Une découpe en papier de Vladimir Poutine dans les rues de Moscou. [AFP - YURI KOCHETKOV]
Diffusion des clips de campagne des candidats à l’élection présidentielle en Russie / Le 12h30 / 1 min. / le 14 mars 2024
Vladimir Poutine, au pouvoir depuis près de 25 ans, est assuré de remporter un nouveau mandat de six ans lors d'une élection présidentielle sans opposition qui commence vendredi et durera trois jours. A la veille du vote, le président a appelé à aller voter pour exprimer "une position civile et patriotique".
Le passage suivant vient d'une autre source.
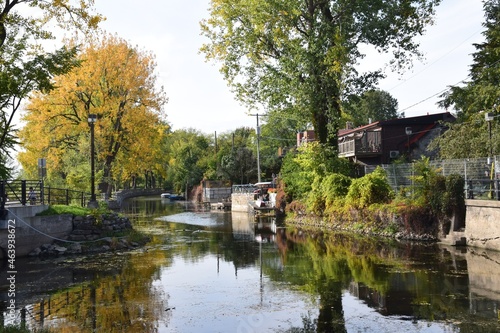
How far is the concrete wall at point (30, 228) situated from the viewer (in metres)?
21.3

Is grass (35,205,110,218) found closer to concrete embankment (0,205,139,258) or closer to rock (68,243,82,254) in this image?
concrete embankment (0,205,139,258)

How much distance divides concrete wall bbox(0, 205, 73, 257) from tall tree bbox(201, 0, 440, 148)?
1606 cm

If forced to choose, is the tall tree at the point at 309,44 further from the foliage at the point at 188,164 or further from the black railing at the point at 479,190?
the foliage at the point at 188,164

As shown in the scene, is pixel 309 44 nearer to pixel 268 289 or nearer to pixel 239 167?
pixel 268 289

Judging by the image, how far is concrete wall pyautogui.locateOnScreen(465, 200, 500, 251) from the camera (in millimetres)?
20016

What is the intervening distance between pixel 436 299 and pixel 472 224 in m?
9.57

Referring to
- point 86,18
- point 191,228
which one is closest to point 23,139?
point 191,228

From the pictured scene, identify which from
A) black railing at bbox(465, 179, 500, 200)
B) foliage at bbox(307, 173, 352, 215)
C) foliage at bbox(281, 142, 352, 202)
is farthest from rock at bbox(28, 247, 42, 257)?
black railing at bbox(465, 179, 500, 200)

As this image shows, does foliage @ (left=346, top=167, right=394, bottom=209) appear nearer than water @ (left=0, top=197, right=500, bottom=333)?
No

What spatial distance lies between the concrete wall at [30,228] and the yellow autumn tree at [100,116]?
1552 centimetres

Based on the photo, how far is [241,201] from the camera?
51281 millimetres

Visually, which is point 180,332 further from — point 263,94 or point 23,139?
point 23,139

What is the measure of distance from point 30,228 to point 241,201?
30164 mm

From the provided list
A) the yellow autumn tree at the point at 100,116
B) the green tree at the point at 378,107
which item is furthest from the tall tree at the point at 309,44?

Plus de 112 millions de Russes sont appelés aux urnes à partir de vendredi pour choisir leur nouveau président. Un scrutin sans surprise puisqu'il doit maintenir Vladimir Poutine au pouvoir jusqu'en 2030. Avec un mandat supplémentaire potentiel jusqu'en 2036 grâce à une modification sur mesure de la Constitution menée il y a quatre ans.

Organisé sur trois jours, du 15 au 17 mars, le scrutin se déroule alors que le président russe a multiplié récemment les satisfécits, auréolé de succès relatifs sur le champ de bataille ukrainien, notamment la prise de la ville-forteresse d'Avdiïvka. Parallèlement, l'économie russe résiste malgré une pluie de sanctions internationales.

A la veille du vote, Vladimir Poutine, 71 ans, a appelé les Russes à ne pas se "détourner du chemin" qu'il a fixé et à voter pour exprimer "une position civile et patriotique". "Il nous faut confirmer notre unité et détermination à aller de l'avant", a ajouté le président

Une élection sans opposition

Nikolai Kharitonov, candidat du Parti communiste russe à la présidentielle, aux côtés de ses partisans se rassemblent devant le monument de Karl Marx, le 23 février 2024. [AFP - NATALIA KOLESNIKOVA]
Nikolai Kharitonov, candidat du Parti communiste à la présidentielle, aux côtés de ses partisans devant le monument de Karl Marx, le 23 février 2024. [AFP - NATALIA KOLESNIKOVA]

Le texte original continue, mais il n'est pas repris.